Rights of LGBT! That was the subject for discussion. The contention was not more about transgender than about homosexuals. It was a pity that none of us were with a strong educational background in biology or genetics. None of us would disagree that the rights of gays and LGBT is as inviolable as that of any of us. However we just could not recall any definitive scientific study that tells that a homosexual disposition is genetic nor could we quote a definite study that it is epigenetic. Indeed it was not a malediction from the heavens or a mental illness.  But heck, nevertheless how could be a gay, bisexual or transgender be seen as tantamount to a thief, rapist or murderer? We were unanimous about one thing, that even if the SC throws out the anachronistic Section 377, the antiquated persuasions that people harbour about LGBT and homosexuality in particular will corrode minds like the egregious caste bias that stays put in spite of the ambitious statements in the statute. Mindset must change more than the law and for that we must heed to the revelations and power of scientific knowledge that always opens new vistas, if only we care to notice.

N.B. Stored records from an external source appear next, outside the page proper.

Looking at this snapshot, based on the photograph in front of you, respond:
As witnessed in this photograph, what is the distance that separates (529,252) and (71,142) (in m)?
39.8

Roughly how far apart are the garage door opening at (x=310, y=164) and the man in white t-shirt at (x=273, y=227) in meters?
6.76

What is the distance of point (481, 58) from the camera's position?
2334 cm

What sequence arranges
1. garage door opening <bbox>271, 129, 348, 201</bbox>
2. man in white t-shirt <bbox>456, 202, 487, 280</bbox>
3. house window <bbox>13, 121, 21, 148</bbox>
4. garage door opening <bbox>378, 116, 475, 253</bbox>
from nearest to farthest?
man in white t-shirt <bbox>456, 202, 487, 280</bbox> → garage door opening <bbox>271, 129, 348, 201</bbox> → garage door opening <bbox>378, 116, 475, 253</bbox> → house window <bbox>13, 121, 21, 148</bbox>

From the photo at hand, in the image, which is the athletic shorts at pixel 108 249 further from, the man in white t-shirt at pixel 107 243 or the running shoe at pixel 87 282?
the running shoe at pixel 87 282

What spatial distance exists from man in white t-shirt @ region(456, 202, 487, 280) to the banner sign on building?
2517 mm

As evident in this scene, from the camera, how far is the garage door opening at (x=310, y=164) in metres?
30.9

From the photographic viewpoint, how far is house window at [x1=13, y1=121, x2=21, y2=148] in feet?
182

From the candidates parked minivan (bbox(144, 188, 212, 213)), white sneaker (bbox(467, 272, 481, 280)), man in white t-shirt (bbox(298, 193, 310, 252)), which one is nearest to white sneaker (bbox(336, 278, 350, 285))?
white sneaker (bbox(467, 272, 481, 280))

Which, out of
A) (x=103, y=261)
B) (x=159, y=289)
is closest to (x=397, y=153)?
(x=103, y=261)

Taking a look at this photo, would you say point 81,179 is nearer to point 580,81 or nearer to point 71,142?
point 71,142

We did not notice that our discussion moved on to topics and we ended up with the suicide of the research scholar at the Hyderabad University. His misfortune need not be trumpeted to highlight the plight of dalits or the discrimination they face in society and across which ever political ideology they run to for succour. One need not even go excavating and hunting for information as to the lineage of the poor chap. He may have been a dalit or he may not have been one. He may have been a half dalit if there could be one such. But as one of the guys asserted, his suicide was perhaps a genetic temperament, an aberration that he was inborn with, only that the right moment and incidences accentuated it. The guy who stated this spoke about the state of depressive disorder and he asked if we could tell what it is to be plowed under by depression and then you are bludgeoned by the effect of medication. He said that there was a time in his life when he contemplated suicide every day. There were moments when he almost ended his life. External environment also was unhelpful to his crawling out from the plight.

I could not help remembering the young boy who I knew since he was little, perhaps 6 years old. He, the 27 year old young fellow who snuffed out his life the previous month, ending his untold agony (I suppose) hanging by the neck. Was he depressed, was he unable to tell his receding plight? Couldn’t the people near him notice? Or did he decide because of all that he reached a cul de sac?